I have data about the occurrence of a data breach at certain companies for the period 2005-2018. Now I have a question about the model I should use. I have two options:

Probit/Logit: I set the dependent variable to 1 if there have been a data breach in a certain year. For example:

  • Company A does not suffer a data breach in period 2005-2007 --> variable Data Breach takes value of 0 for all the years 2009-2017
  • Company A suffers a data breach in 2008 --> variable Data Breach takes value of 1 in 2008
  • Company A does not suffer a data breach in period 2009-2015 --> variable Data Breach takes value of 0 for 2009-2017
  • Company A suffers again a data breach in 2018 --> variable Data Breach takes value of 1 in 2018

And with this data I run a probit/logit regression.

OLS:

I count the amount of times that in the sample period every company has been victim of a data breach. So in the example above, the variable Data Breaches will take the value of 2 for Company A. And with this data I run a OLS.

Notes:

Important to know is that my independent variables are all numerical variables that take values from 0 to 100, but the value might differ each year. So, for example:

  • Company A does not have a Cyber Committee in place for the period 2005-2008 --> Variable Cyber Committee takes 0 for all those years.
  • Company A does have a Cyber Committee in place for the period 2009-2018 --> Variable Cyber Committee takes 1 for all those years.

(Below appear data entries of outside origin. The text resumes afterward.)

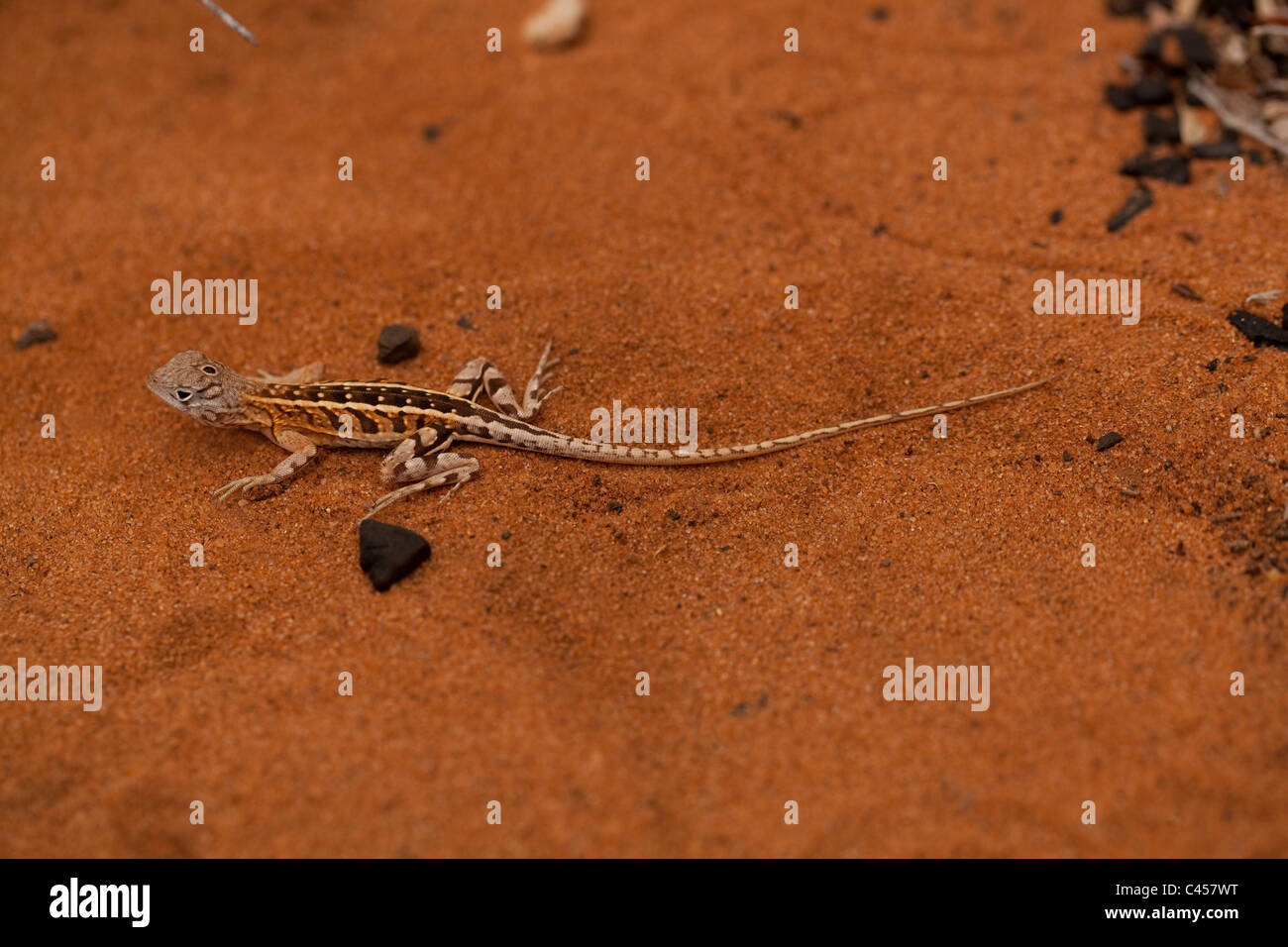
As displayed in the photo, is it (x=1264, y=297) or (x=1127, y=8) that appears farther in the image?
(x=1127, y=8)

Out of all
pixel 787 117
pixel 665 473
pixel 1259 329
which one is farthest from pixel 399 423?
pixel 1259 329

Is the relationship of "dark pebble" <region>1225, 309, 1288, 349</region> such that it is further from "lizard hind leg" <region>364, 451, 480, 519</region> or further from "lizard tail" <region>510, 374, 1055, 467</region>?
"lizard hind leg" <region>364, 451, 480, 519</region>

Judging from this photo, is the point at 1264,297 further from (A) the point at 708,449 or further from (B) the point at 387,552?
(B) the point at 387,552

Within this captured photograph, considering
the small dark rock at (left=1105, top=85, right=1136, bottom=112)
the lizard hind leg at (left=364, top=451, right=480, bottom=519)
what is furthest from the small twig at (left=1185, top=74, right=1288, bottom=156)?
the lizard hind leg at (left=364, top=451, right=480, bottom=519)

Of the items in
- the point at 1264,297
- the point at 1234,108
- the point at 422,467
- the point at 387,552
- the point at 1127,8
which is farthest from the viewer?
the point at 1127,8

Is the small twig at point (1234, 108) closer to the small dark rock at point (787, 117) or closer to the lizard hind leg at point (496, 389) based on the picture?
the small dark rock at point (787, 117)

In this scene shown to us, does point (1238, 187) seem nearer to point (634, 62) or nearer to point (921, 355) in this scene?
point (921, 355)

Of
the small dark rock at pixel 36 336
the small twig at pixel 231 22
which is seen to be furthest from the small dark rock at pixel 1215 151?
the small dark rock at pixel 36 336
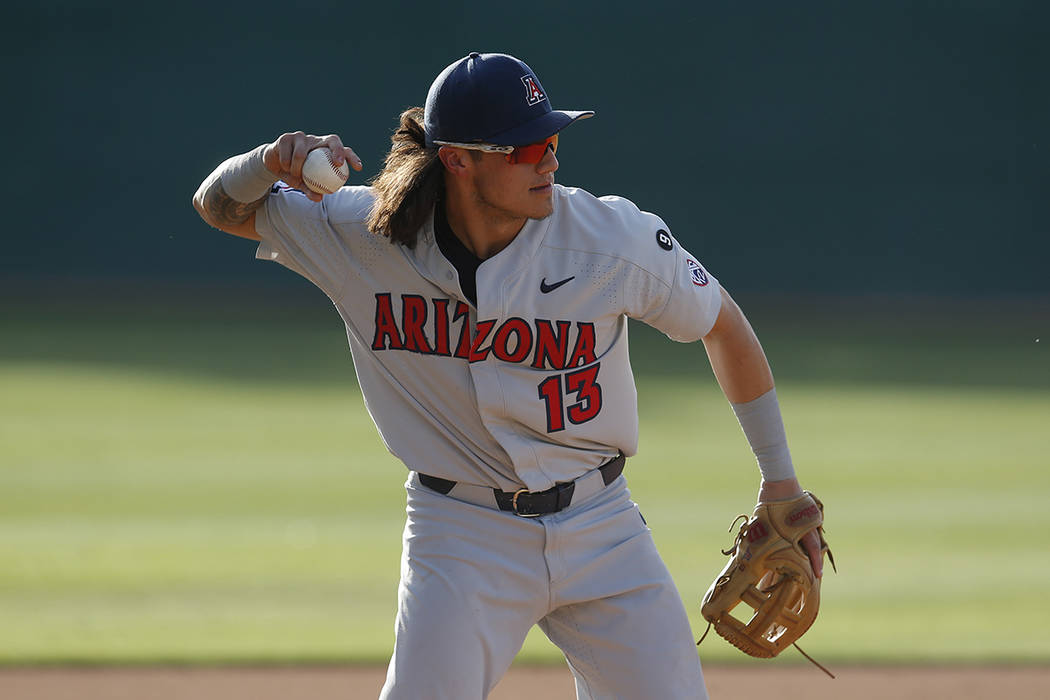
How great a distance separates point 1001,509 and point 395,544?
10.3 feet

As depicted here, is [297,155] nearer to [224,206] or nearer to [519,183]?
[224,206]

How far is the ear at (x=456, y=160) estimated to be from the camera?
8.96ft

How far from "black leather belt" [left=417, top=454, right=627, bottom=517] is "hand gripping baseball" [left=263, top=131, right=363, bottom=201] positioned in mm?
638

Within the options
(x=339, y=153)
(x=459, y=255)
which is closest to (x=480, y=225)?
(x=459, y=255)

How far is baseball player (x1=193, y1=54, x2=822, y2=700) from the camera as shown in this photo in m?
2.68

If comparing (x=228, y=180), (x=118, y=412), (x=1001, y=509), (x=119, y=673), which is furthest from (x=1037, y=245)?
(x=228, y=180)

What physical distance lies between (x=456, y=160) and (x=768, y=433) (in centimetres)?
92

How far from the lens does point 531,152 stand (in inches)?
106

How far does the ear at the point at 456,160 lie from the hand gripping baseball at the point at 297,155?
0.18 meters

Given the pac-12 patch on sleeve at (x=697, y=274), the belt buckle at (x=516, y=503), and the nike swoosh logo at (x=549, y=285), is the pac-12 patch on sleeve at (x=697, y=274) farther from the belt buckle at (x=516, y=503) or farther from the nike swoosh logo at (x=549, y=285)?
the belt buckle at (x=516, y=503)

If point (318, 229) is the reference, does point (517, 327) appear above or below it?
below

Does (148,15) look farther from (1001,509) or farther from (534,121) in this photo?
(534,121)

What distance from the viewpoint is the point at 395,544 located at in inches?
246

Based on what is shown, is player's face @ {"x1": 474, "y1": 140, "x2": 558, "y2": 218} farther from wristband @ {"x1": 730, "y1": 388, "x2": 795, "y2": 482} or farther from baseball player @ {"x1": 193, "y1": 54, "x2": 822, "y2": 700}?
wristband @ {"x1": 730, "y1": 388, "x2": 795, "y2": 482}
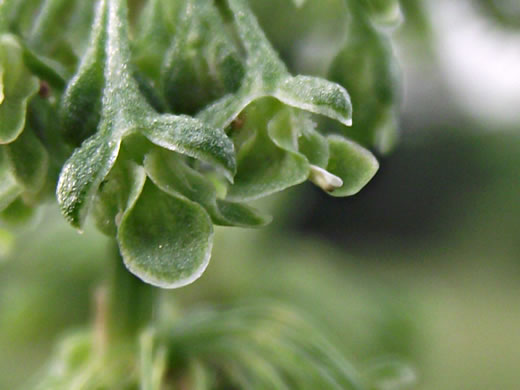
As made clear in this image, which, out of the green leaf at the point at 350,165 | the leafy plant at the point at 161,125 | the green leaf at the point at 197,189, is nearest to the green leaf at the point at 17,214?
the leafy plant at the point at 161,125

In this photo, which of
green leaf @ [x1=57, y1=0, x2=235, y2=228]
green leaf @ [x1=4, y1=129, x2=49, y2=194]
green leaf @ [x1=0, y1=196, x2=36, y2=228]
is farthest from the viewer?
green leaf @ [x1=0, y1=196, x2=36, y2=228]

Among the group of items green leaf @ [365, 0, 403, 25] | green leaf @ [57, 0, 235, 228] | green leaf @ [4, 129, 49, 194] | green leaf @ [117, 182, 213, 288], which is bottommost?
green leaf @ [4, 129, 49, 194]

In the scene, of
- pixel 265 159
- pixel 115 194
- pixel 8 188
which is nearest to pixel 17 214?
pixel 8 188

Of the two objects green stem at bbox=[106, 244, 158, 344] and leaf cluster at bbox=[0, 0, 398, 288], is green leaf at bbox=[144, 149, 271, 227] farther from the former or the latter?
green stem at bbox=[106, 244, 158, 344]

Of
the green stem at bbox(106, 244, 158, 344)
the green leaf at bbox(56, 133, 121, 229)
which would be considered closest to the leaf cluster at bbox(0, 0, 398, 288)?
the green leaf at bbox(56, 133, 121, 229)

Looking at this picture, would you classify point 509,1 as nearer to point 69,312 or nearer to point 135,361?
point 135,361

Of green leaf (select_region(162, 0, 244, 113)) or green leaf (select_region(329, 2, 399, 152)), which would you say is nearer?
green leaf (select_region(162, 0, 244, 113))

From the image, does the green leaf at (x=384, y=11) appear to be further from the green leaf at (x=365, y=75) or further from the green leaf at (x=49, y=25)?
the green leaf at (x=49, y=25)

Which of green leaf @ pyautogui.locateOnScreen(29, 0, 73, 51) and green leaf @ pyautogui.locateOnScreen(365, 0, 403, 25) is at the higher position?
green leaf @ pyautogui.locateOnScreen(365, 0, 403, 25)
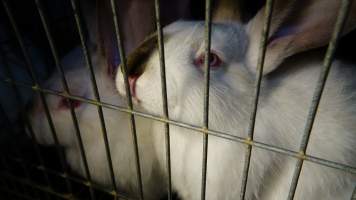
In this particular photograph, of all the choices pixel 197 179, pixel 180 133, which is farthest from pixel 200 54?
pixel 197 179

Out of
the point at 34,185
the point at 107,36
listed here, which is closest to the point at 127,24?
the point at 107,36

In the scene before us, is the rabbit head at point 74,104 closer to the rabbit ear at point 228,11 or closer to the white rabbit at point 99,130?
the white rabbit at point 99,130

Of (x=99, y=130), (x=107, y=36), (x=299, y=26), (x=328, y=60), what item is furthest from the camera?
(x=99, y=130)

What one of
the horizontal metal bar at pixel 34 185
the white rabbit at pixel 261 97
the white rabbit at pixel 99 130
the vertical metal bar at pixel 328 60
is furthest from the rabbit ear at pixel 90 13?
the vertical metal bar at pixel 328 60

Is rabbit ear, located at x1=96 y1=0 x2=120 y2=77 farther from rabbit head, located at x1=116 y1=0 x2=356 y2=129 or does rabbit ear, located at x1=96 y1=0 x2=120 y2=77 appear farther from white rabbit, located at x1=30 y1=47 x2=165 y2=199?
rabbit head, located at x1=116 y1=0 x2=356 y2=129

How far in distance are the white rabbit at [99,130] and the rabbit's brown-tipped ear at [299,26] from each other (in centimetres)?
47

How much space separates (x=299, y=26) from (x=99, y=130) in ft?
2.18

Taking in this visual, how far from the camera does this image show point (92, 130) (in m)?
1.09

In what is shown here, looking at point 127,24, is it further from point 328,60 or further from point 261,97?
point 328,60

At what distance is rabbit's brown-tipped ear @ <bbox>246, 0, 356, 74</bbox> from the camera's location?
2.34 feet

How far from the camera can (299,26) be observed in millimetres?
766

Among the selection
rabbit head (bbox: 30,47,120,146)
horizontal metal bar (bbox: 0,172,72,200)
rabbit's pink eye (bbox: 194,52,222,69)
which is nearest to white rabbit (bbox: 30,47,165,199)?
rabbit head (bbox: 30,47,120,146)

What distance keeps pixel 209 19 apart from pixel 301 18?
31cm

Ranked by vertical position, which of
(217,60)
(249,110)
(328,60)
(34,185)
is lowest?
(34,185)
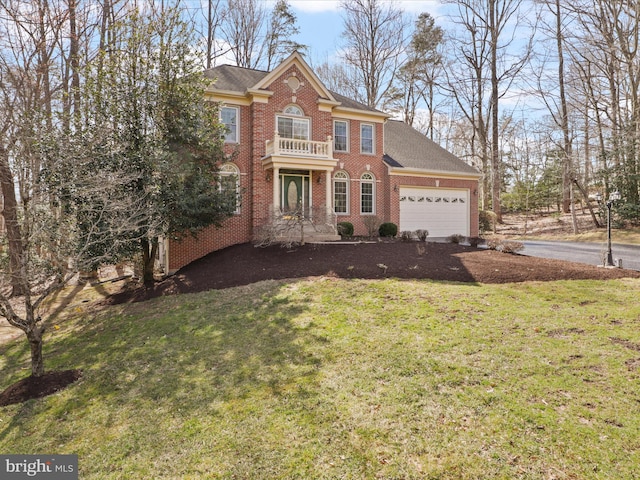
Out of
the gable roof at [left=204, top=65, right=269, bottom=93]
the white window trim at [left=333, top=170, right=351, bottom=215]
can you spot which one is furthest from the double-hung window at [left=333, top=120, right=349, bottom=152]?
the gable roof at [left=204, top=65, right=269, bottom=93]

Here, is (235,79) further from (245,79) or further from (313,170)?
(313,170)

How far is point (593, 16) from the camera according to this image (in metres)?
22.1

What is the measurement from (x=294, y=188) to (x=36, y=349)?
11.9 meters

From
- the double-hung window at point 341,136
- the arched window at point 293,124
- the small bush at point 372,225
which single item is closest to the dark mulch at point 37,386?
the arched window at point 293,124

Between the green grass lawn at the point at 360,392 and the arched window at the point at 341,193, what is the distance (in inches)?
389

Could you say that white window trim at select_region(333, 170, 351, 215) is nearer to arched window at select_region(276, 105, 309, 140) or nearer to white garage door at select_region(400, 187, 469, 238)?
arched window at select_region(276, 105, 309, 140)

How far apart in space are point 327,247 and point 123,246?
6321mm

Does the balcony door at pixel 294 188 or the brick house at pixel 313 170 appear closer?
the brick house at pixel 313 170

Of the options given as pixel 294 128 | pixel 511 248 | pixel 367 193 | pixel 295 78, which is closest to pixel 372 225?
pixel 367 193

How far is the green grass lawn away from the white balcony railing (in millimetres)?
8637

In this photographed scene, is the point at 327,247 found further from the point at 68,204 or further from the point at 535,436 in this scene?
the point at 535,436

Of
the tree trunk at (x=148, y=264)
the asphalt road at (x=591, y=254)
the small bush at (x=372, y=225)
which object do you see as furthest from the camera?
the small bush at (x=372, y=225)

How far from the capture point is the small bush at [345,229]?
17.0m

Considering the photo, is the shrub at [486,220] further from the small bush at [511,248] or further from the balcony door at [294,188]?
the balcony door at [294,188]
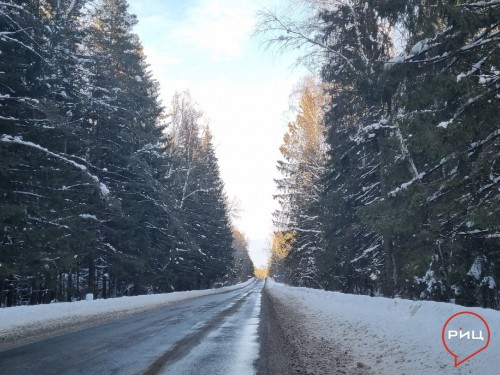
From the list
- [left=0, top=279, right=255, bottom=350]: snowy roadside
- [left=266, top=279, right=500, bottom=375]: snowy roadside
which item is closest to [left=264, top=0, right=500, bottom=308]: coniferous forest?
[left=266, top=279, right=500, bottom=375]: snowy roadside

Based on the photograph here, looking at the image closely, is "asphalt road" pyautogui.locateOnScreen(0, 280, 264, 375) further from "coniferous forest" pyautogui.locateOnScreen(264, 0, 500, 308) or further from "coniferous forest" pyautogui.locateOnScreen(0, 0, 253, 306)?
"coniferous forest" pyautogui.locateOnScreen(0, 0, 253, 306)

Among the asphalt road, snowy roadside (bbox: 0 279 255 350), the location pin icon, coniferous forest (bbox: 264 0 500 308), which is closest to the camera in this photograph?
the location pin icon

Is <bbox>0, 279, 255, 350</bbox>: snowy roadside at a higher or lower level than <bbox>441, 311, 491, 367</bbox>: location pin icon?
lower

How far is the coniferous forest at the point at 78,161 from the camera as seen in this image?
46.9 ft

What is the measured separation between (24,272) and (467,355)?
13995 mm

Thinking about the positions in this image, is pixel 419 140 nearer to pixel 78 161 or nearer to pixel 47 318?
pixel 47 318

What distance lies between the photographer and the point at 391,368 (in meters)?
5.65

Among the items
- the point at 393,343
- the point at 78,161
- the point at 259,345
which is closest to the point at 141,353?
the point at 259,345

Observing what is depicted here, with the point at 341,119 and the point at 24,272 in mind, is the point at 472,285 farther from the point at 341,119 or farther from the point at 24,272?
the point at 24,272

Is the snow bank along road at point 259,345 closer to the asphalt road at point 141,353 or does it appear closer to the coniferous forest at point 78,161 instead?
the asphalt road at point 141,353

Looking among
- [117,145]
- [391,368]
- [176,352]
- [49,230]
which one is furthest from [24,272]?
[391,368]

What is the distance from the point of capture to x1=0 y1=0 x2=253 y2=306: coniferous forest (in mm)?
14297

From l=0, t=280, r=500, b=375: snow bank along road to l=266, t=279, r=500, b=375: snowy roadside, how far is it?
0.02 m

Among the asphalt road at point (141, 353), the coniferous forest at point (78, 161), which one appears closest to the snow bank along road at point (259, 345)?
the asphalt road at point (141, 353)
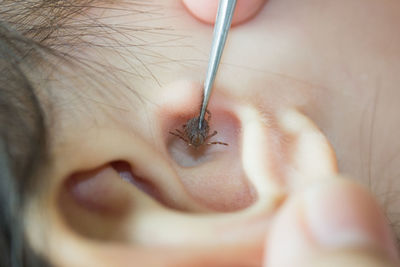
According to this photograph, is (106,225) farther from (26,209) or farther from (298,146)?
(298,146)

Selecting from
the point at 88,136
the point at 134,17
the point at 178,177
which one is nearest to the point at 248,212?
the point at 178,177

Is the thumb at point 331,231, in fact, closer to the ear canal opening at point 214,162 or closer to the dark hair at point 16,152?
the ear canal opening at point 214,162

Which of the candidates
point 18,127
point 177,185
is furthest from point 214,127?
point 18,127

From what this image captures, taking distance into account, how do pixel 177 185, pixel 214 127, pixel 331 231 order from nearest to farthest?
pixel 331 231
pixel 177 185
pixel 214 127

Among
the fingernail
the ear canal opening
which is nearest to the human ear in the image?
the ear canal opening

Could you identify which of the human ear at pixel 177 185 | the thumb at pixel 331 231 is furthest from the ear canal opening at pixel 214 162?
the thumb at pixel 331 231

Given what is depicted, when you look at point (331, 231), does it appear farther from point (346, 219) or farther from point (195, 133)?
point (195, 133)
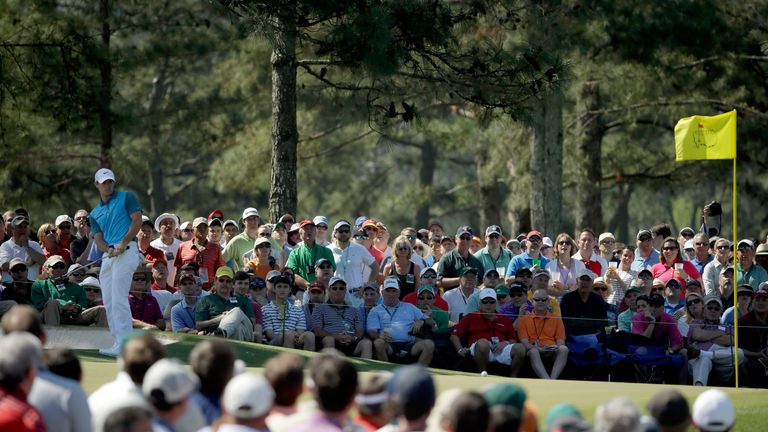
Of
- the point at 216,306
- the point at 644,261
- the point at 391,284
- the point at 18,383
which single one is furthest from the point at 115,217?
the point at 644,261

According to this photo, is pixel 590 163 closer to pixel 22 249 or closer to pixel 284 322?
pixel 284 322

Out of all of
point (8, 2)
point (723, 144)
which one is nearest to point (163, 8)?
point (8, 2)

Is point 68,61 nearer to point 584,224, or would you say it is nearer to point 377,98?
point 377,98

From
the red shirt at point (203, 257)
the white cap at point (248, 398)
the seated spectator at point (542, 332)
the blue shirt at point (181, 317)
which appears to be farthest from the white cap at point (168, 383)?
the red shirt at point (203, 257)

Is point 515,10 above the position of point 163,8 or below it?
below

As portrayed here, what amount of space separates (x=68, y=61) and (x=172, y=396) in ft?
51.5

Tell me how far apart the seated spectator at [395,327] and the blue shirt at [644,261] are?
12.2ft

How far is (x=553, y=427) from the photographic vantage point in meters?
6.17

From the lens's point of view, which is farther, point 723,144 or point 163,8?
point 163,8

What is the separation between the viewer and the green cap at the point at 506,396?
6766 millimetres

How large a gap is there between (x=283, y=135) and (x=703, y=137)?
6.72m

This example is just with a independent variable that takes 0 and 1, but there are also independent variables like the amount of cyber related jobs a someone had in the past.

I also want to include industry and year effects in the regression, because it might be possible that in certain years or industries there were/is a higher chance of data breaches.

Intuitively, I would choose the probit/logit model, but for this model it is difficult to implement the year and industry fixed effects.

1 Answers1

0

I believe quite sophisticated statistical engineering is required to adequately model this dependence. Your data is so called panel data (a combination of a time series and cross-sectional data). What is certain is that logit/probit is definitely a bad choice here, because one cannot allocate different years for the same company in one sample as if they are as independent as different years for different companies from you dataset. The huge problem with the OLS will be that the relationship between the number of breaches and the regressors is almost certainly not linear.

Alex
  • 1,057